Start of GIVEN PASSAGE
Article: Tuesday, 30 March 2021
Apps are now deeply embedded in daily life; the average person has 40 apps installed on their smartphone. Yet app developers can still have problems deciding how to protect their intellectual property (IP) in the best and most cost-effective way. Researchers with legal expertise have gathered information to guide app developers towards the most efficient and cost-effective protection for their intellectual property; they found more ways to protect IP in apps than you might think.
Dr Helen Gubby of Rotterdam School of Management, Erasmus University (RSM), together with experienced IP attorney Jos Klaus LLM of Leeway, Amsterdam and Dr Kees van Noortwijk, Eramus School of Law, Erasmus University put their research into a set of guidelines.
The economy has become knowledge-dominated and IP has taken on a major role. Now, it’s not unusual for a company’s intellectual assets to be worth far more than its physical assets. And this is why protecting intellectual property is vitally Important to many businesses, whether they are high- or low-tech.
End of GIVEN PASSAGE
EXERCISE OBJECTIVE ::
From the app IP article, copy word for word the part that opens with the words containing "Article: Tuesday, 30" and closes with "you might think.". The lines after the app IP article are drawn from a separate source.
Start of PROVIDED RECORDS
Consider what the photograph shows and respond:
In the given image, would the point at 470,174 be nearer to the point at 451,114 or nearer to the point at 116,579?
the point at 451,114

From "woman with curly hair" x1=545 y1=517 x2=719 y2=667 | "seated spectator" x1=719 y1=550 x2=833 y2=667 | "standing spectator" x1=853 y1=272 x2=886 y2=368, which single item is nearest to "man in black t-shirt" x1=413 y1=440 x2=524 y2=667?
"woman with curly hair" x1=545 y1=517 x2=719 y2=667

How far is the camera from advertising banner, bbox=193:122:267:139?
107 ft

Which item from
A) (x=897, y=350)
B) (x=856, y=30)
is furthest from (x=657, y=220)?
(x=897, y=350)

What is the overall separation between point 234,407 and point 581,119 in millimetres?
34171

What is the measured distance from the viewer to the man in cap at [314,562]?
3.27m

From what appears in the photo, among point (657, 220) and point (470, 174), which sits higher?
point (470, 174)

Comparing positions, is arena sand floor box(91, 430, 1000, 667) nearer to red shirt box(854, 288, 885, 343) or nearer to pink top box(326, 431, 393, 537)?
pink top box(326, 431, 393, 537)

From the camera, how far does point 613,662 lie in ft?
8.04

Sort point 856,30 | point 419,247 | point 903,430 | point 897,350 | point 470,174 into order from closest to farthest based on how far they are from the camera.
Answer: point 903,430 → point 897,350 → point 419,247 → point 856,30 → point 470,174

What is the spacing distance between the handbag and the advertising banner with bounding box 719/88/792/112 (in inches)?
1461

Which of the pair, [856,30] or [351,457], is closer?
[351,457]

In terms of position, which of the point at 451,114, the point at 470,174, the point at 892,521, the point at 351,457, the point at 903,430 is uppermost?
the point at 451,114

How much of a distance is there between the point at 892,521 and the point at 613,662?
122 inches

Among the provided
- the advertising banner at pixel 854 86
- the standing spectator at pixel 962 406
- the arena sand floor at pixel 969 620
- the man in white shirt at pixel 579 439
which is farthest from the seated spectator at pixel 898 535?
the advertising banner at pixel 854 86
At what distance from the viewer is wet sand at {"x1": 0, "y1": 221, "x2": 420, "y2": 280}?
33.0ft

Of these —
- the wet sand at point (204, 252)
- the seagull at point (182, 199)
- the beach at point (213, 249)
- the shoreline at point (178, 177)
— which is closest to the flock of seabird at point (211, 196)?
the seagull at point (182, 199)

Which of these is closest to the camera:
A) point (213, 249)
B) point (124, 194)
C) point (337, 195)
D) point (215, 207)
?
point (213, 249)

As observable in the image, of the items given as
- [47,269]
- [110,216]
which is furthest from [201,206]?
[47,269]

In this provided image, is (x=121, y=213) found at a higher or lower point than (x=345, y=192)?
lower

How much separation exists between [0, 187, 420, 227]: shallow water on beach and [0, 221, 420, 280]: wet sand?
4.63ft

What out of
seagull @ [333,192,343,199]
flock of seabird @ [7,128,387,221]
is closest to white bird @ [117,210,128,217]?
End of PROVIDED RECORDS
WRITTEN RESPONSE ::
Article: Tuesday, 30 March 2021
Apps are now deeply embedded in daily life; the average person has 40 apps installed on their smartphone. Yet app developers can still have problems deciding how to protect their intellectual property (IP) in the best and most cost-effective way. Researchers with legal expertise have gathered information to guide app developers towards the most efficient and cost-effective protection for their intellectual property; they found more ways to protect IP in apps than you might think.